Opened 2 years ago

Last modified 7 months ago

#20395 assigned defect

Add capability to handle large descriptor files

Reported by: iwakeh Owned by: metrics-team
Priority: Medium Milestone:
Component: Metrics/Library Version:
Severity: Normal Keywords:
Cc: metrics-team Actual Points:
Parent ID: Points:
Reviewer: Sponsor:

Description

Discovered OOM problem for large descriptor files in #20335, see comment 12 there for how to reproduce.

Child Tickets

Change History (24)

comment:1 Changed 2 years ago by iwakeh

One remedy for the out-of-memory would be using FileChannels for reading descriptor files.

comment:2 Changed 2 years ago by iwakeh

Milestone: metrics-lib 1.5.0

comment:3 Changed 2 years ago by iwakeh

Milestone: metrics-lib 1.5.0metrics-lib 2.0.0

comment:4 Changed 20 months ago by karsten

I just opened #22140 and #22141, and I believe we need to resolve at least the latter before being able to resolve this one.

comment:5 Changed 19 months ago by iwakeh

Lazy reading/providing of bytes could leave the code referred to in #22140 and #22141 as is?
Maybe worth a try; the descriptor only stores the file location and position and provides raw bytes only on request by accessing the file system and not from memory?
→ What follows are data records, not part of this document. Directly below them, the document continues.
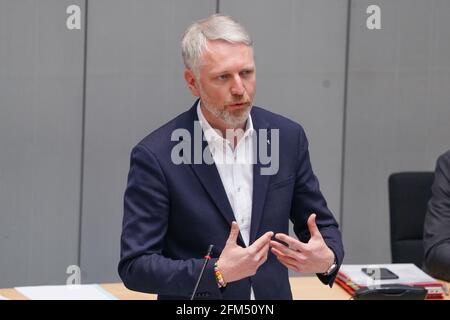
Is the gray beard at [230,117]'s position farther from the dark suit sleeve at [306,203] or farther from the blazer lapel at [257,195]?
the dark suit sleeve at [306,203]

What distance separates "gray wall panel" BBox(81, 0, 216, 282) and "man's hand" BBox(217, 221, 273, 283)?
2742 millimetres

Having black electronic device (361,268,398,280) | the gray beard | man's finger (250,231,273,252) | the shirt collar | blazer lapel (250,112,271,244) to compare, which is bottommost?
black electronic device (361,268,398,280)

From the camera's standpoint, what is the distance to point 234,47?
2.08 m

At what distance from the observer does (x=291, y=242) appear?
1983 mm

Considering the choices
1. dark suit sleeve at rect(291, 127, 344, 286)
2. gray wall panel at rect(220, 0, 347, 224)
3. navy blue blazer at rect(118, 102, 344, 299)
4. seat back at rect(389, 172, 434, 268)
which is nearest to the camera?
navy blue blazer at rect(118, 102, 344, 299)

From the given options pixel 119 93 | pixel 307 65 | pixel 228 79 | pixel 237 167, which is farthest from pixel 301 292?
pixel 307 65

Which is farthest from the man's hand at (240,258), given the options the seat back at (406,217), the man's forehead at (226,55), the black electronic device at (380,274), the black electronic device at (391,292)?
the seat back at (406,217)

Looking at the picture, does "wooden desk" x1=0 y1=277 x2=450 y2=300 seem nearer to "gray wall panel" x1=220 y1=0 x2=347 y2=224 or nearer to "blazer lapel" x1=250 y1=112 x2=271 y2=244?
"blazer lapel" x1=250 y1=112 x2=271 y2=244

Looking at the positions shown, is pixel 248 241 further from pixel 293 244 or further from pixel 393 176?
pixel 393 176

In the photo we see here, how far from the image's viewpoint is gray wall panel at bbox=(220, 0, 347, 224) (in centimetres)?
473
comment:6 Changed 19 months ago by karsten

Hmm, can you explain that plan a bit more? How would we implement DescriptorFile#getDescriptors() and DescriptorParser#parseDescriptors() that both return a List<Descriptor> without having read the bytes from the file system?

And when would the reading and parsing happen and by whom? Would that not be done by the background parsing thread (or in the future: threads) anymore?

Last edited 19 months ago by karsten (previous) (diff)

comment:7 Changed 19 months ago by iwakeh

I hope I didn't overlook anything:

DescriptorFile#getDescriptors() and DescriptorParser#parseDescriptors() don't access files. They receive Descriptor objects or bytes and will have to keep the bytes, but these methods don't cause an oom unless their caller provides too much.

The problem lies in the implementation of DescriptorReaderImpl$DescriptorReaderRunnable (which - as an aside - should be a separate class). There the readFile method attempts to read an entire file and chokes when encountering a huge file. DescriptorReaderRunnable should check the file size before opening in order to handle the files according to their size. The oom is caused by reading the entire file into memory and then operating on it in-memory creating all the Descriptor objects (possibly copying the raw bytes, I didn't verify) in-memory. Memory usage could be reduced

  1. by only reading parts of the huge file and also
  2. by not adding the bytes to the descriptor objects and instead simply keeping the file path and position inside the file in-memory.

Assumptions:

  • many Descriptor objects w/o bytes occupy way less space than the Descriptor objects do currently
  • the descriptor containing files are available as long as there are Descriptor objects referring to them

A sketch of changes:

  • Introduce descriptors that either hold their bytes in-memory or have a file path and in-file position(s) for accessing raw bytes, but don't store the bytes.
  • DescriptorImpl parses bytes and produces a list of the adapted Descriptor objects.
  • DescriptorReaderRunnable needs to read a certain chunk of a large file, parse enough to determine the next descriptor, and provide the parser also with the beginning and end positions in the file.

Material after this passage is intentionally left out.